TASK STATEMENT
Below are some records; copy them word for word and drop the pictures.

DATASET EXCERPTS

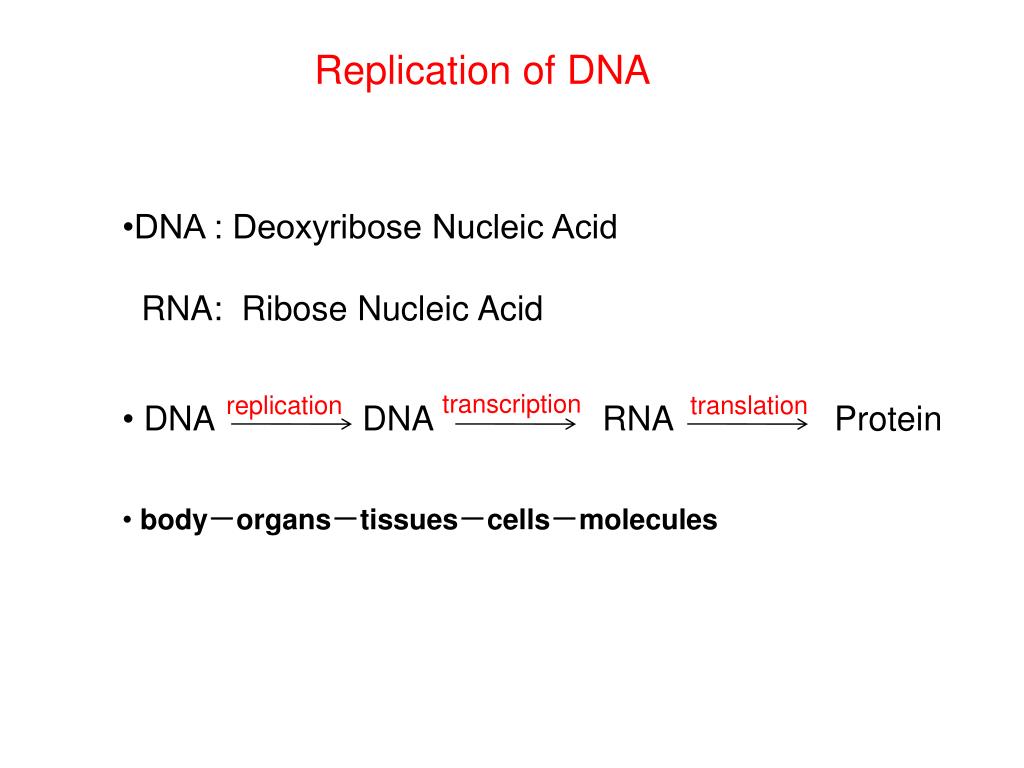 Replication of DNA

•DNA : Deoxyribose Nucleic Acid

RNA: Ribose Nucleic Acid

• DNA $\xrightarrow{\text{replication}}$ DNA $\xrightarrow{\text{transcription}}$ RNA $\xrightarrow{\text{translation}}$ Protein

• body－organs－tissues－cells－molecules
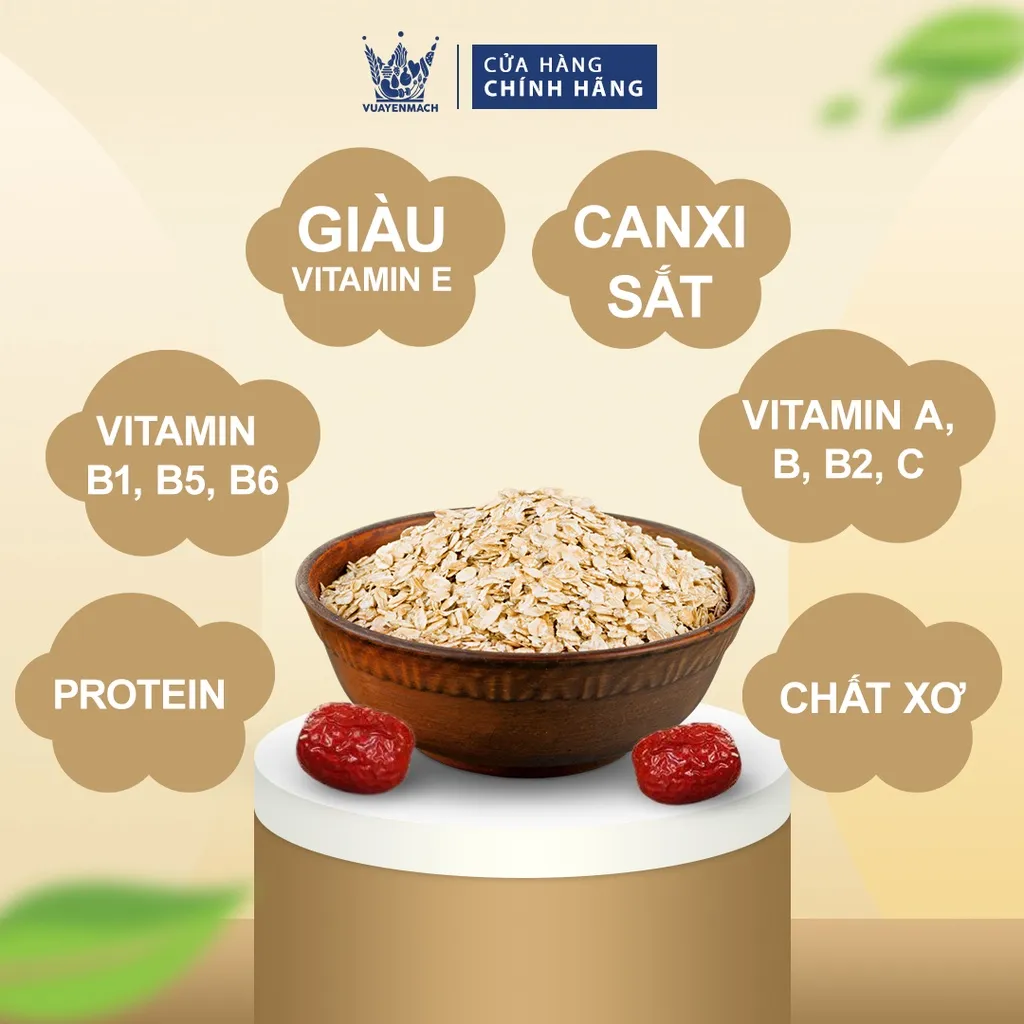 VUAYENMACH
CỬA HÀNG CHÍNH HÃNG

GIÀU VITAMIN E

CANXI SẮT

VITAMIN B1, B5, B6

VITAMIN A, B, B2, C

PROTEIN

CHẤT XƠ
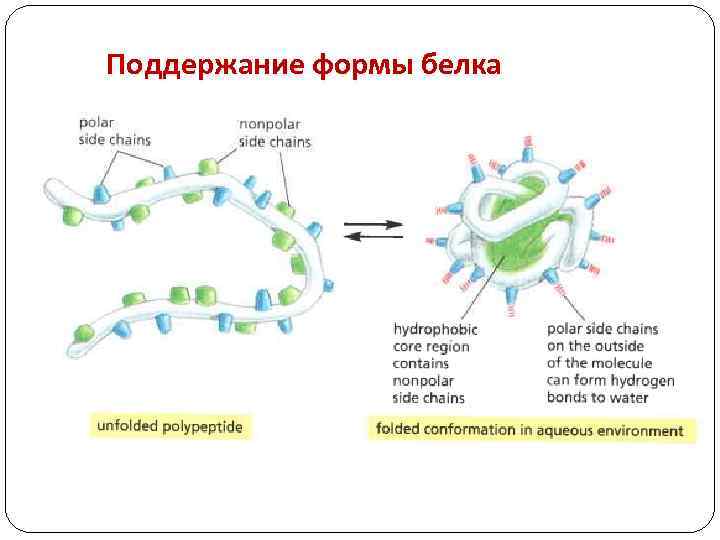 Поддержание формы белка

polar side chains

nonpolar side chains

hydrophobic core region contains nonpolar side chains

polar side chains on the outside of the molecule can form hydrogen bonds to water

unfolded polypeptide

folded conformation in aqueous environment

YOUR SOLUTION
 Replication of DNA

•DNA : Deoxyribose Nucleic Acid

RNA: Ribose Nucleic Acid

• DNA $\xrightarrow{\text{replication}}$ DNA $\xrightarrow{\text{transcription}}$ RNA $\xrightarrow{\text{translation}}$ Protein

• body－organs－tissues－cells－molecules
 VUAYENMACH
CỬA HÀNG CHÍNH HÃNG

GIÀU VITAMIN E

CANXI SẮT

VITAMIN B1, B5, B6

VITAMIN A, B, B2, C

PROTEIN

CHẤT XƠ
 Поддержание формы белка

polar side chains

nonpolar side chains

hydrophobic core region contains nonpolar side chains

polar side chains on the outside of the molecule can form hydrogen bonds to water

unfolded polypeptide

folded conformation in aqueous environment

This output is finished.